Edward Isenberg has done nothing to show that he has exercised dominion and control over 500 Delaware Avenue, either during the time that title to the property was in Martin's name or after title was transferred into his name in April 1990. On the contrary, it was clearly Martin who exercised complete control over the property before April 1990, and nothing whatsoever changed after that time. Edward has not lived on the premises, or received any income from the property, or taken any part in managing it. Martin, in contrast, has lived in one of the apartments there for many years, has taken full responsibility for leasing the other apartments, collecting rent, making all mortgage, property tax and insurance payments, paying utility bills, maintaining the property and making repairs.
Mr. Isenberg contends that he continues to be obligated to make payments under the mortgage held by Robert and Josephine Kudletz, and that that obligation serves to establish an ownership interest in 500 Delaware Street. He does not, however, explain why his continued contractual obligation to make mortgage payments, after transfer of the property to Martin subject to the mortgage, should be viewed as establishing a continued ownership interest in the property. Neither does he cite any authority in support of his argument.
Finally, Mr.
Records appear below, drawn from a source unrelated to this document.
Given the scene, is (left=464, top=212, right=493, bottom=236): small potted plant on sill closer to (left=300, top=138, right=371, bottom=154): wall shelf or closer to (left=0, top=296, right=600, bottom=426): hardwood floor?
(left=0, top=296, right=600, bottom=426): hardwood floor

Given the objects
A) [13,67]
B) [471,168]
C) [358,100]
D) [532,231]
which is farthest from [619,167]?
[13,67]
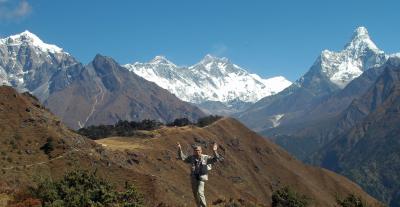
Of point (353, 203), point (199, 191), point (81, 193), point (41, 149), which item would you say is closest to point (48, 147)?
point (41, 149)

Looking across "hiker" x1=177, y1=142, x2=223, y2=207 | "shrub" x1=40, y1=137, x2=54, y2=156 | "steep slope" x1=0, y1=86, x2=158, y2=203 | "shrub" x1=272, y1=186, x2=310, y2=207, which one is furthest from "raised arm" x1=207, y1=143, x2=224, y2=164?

Isenberg maintains that as holder of title to 500 Delaware Street, he is free to dispose of the property, and of the proceeds from the property, as he sees fit, and that this freedom establishes his ownership. To accept this line of argument would be to reject the rule that possession of mere legal title of property by one who does not actually exercise dominion and control over that property is insufficient to establish standing.
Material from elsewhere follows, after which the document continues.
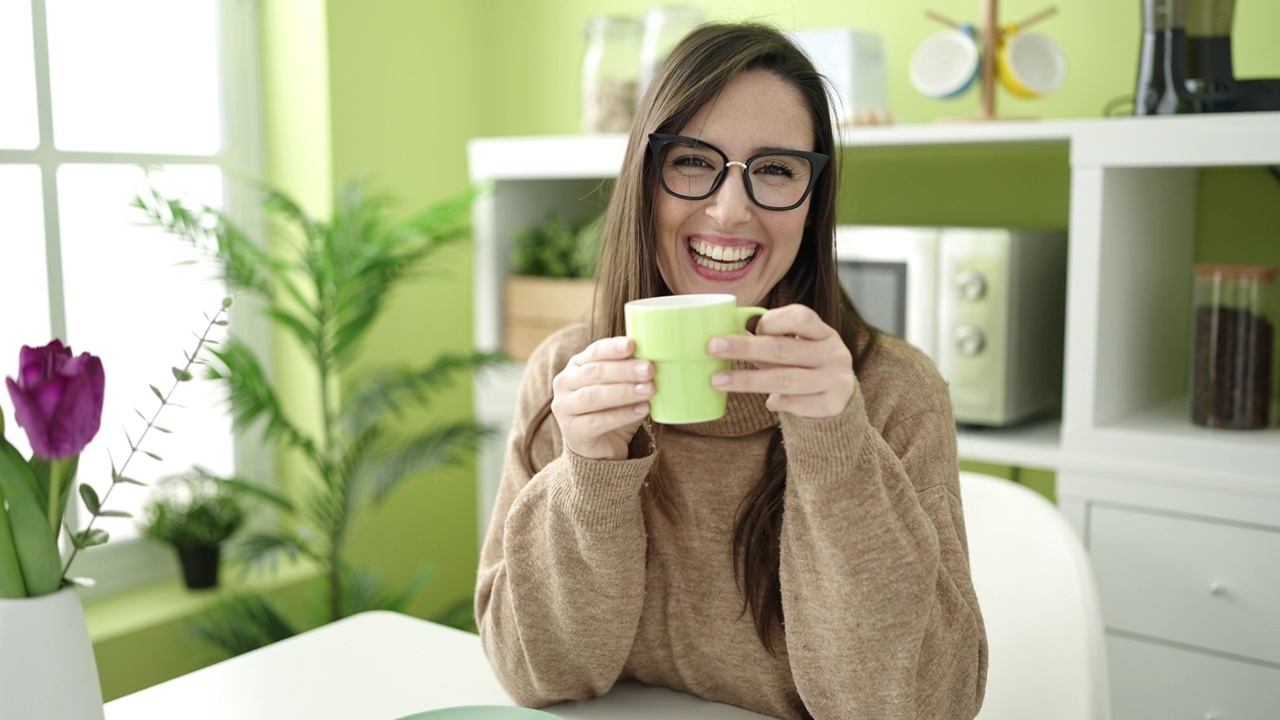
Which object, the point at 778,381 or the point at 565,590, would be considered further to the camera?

For the reasons given above, I find that Edward Isenberg has failed to establish that he has standing to contest the forfeiture of 500 Delaware Street. The government's motion for summary judgment against Mr. Isenberg is therefore granted.
I do not, however, reach the question of whether the government has established probable cause that 500 Delaware Street is subject to forfeiture. Because I agree with the government that Edward Isenberg is merely a straw owner, and that the transfer of title from Martin to Edward Isenberg in April 1990 failed to effect any transfer of actual ownership, it is evident that Martin Isenberg has retained ownership of the property. Martin, however, has not yet contested the forfeiture. He should now be given an opportunity to do so.
Accordingly, a copy of this order shall be sent to Martin Isenberg at 500 Delaware Street, Tonawanda, New York 14150, as well as to the present parties to this action. If Martin Isenberg wishes to file a claim, he may do so by December 20, 1994. The government may file a response to the claim not later than January 10, 1995. The court will then set a date for a meeting or telephone conference.